Stock Analysis

The three-year underlying earnings growth at GuangYuYuan Chinese Herbal Medicine (SHSE:600771) is promising, but the shareholders are still in the red over that time

SHSE:600771
Source: Shutterstock

Many investors define successful investing as beating the market average over the long term. But in any portfolio, there are likely to be some stocks that fall short of that benchmark. Unfortunately, that's been the case for longer term GuangYuYuan Chinese Herbal Medicine Co., Ltd. (SHSE:600771) shareholders, since the share price is down 45% in the last three years, falling well short of the market decline of around 29%. And the ride hasn't got any smoother in recent times over the last year, with the price 43% lower in that time. Shareholders have had an even rougher run lately, with the share price down 30% in the last 90 days. But this could be related to the weak market, which is down 13% in the same period.
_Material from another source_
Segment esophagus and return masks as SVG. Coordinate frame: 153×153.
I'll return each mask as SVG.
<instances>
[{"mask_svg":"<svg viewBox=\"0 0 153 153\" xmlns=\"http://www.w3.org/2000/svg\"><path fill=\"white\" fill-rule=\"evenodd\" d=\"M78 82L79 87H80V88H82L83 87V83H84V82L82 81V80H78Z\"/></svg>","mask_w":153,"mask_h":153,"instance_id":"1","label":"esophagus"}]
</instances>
After losing 5.8% this past week, it's worth investigating the company's fundamentals to see what we can infer from past performance.

Check out our latest analysis for GuangYuYuan Chinese Herbal Medicine

To paraphrase Benjamin Graham: Over the short term the market is a voting machine, but over the long term it's a weighing machine. By comparing earnings per share (EPS) and share price changes over time, we can get a feel for how investor attitudes to a company have morphed over time.

During five years of share price growth, GuangYuYuan Chinese Herbal Medicine moved from a loss to profitability. That would generally be considered a positive, so we are surprised to see the share price is down. So given the share price is down it's worth checking some other metrics too.

We note that, in three years, revenue has actually grown at a 11% annual rate, so that doesn't seem to be a reason to sell shares. This analysis is just perfunctory, but it might be worth researching GuangYuYuan Chinese Herbal Medicine more closely, as sometimes stocks fall unfairly. This could present an opportunity.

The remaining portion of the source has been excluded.